# Goji Berry (dried or fresh)



## nikki (Apr 29, 2010)

So I've only recently heard about how amazing this little berry is. My husband's dad swears by goji berries, so I picked up a mixed fruit and nut mixture from the Bulk Barn, because it's mainly dried goji berries. (They're super expensive to buy on their own, but this mix was decently priced considering the massive quantity of goji berries in the mix, yay!)

Do any of you eat them? Do any of you know anything about them that's important to know? 

I found a great article on them, with information and all that jazz on Health Benefits of Goji Berry with all of the health benefits, which is great and all... But do any of you use them in recipes or anything?

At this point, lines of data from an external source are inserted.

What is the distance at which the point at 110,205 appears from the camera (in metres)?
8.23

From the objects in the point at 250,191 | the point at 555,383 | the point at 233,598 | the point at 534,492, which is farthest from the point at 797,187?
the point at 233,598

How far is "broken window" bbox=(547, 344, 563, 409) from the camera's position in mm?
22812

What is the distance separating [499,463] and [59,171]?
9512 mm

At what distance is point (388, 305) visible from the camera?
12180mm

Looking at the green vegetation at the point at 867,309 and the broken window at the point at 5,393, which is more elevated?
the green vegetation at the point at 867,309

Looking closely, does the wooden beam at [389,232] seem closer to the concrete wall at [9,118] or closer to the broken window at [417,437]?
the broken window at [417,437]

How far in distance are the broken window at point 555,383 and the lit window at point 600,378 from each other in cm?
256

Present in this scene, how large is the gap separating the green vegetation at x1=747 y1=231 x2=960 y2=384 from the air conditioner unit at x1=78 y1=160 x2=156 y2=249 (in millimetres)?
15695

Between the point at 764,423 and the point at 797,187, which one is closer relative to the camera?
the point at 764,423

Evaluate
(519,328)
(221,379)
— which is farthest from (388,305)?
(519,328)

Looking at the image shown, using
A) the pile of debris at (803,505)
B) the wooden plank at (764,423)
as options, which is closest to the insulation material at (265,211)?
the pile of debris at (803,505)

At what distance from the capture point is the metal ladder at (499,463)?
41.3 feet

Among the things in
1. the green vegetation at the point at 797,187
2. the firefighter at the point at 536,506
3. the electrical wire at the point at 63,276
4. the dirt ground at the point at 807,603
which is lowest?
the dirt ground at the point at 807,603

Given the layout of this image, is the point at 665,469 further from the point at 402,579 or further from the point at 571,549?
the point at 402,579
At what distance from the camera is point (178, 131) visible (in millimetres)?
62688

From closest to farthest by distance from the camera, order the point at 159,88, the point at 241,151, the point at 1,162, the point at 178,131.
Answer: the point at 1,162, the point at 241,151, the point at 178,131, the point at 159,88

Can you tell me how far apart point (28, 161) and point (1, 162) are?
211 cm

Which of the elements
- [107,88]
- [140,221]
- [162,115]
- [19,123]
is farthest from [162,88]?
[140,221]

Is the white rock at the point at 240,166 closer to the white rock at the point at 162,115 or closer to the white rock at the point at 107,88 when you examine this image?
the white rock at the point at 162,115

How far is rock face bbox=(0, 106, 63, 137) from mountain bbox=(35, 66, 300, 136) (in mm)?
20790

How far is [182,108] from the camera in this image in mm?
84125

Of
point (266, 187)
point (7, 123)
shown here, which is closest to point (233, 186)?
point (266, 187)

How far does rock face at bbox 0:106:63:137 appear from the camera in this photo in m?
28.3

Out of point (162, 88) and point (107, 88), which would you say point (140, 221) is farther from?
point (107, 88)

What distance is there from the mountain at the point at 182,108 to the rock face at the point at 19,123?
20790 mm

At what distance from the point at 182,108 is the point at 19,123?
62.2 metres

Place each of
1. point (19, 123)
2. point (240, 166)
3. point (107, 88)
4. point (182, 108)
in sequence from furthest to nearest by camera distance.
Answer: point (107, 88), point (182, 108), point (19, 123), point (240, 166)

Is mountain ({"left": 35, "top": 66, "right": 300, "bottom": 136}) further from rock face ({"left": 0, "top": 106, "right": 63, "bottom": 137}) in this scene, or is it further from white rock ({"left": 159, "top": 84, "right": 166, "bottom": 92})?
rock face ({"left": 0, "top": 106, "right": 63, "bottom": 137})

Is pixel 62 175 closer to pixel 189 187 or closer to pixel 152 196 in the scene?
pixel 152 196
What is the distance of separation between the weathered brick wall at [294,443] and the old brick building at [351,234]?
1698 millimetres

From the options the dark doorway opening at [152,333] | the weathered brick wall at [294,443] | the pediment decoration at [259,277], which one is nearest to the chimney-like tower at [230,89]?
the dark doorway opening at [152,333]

What do they taste like fresh? I've been told it's hard to find them fresh here, and that dried is my best bet.


----------



## Neatahwanta (May 10, 2010)

My wife puts a handful of the dried goji berries in water, adds a little lemon juice and agave syrup, and waits for them to plump up.  You don't really infuse the water with goji, but the rehydrated berries taste great, with a tartness that reminds me a little of cranberries.  You can also put them in smoothies and get the same rehydrated effect.


----------



## larry_stewart (May 10, 2010)

Ive tried them dried and wasnt too crazy about them.  To me just tasted like another dried fruit.  Ive never seen them in their fresh form.


----------



## Andy M. (May 10, 2010)

nikki said:


> ...I found a great article on them, with information and all that jazz on Health Benefits of Goji Berry...



Interesting article.  I also read about them in Wiki and they state that all the health and weight loss benefits haven't been substantiated in unbiased and corroborated tests.


----------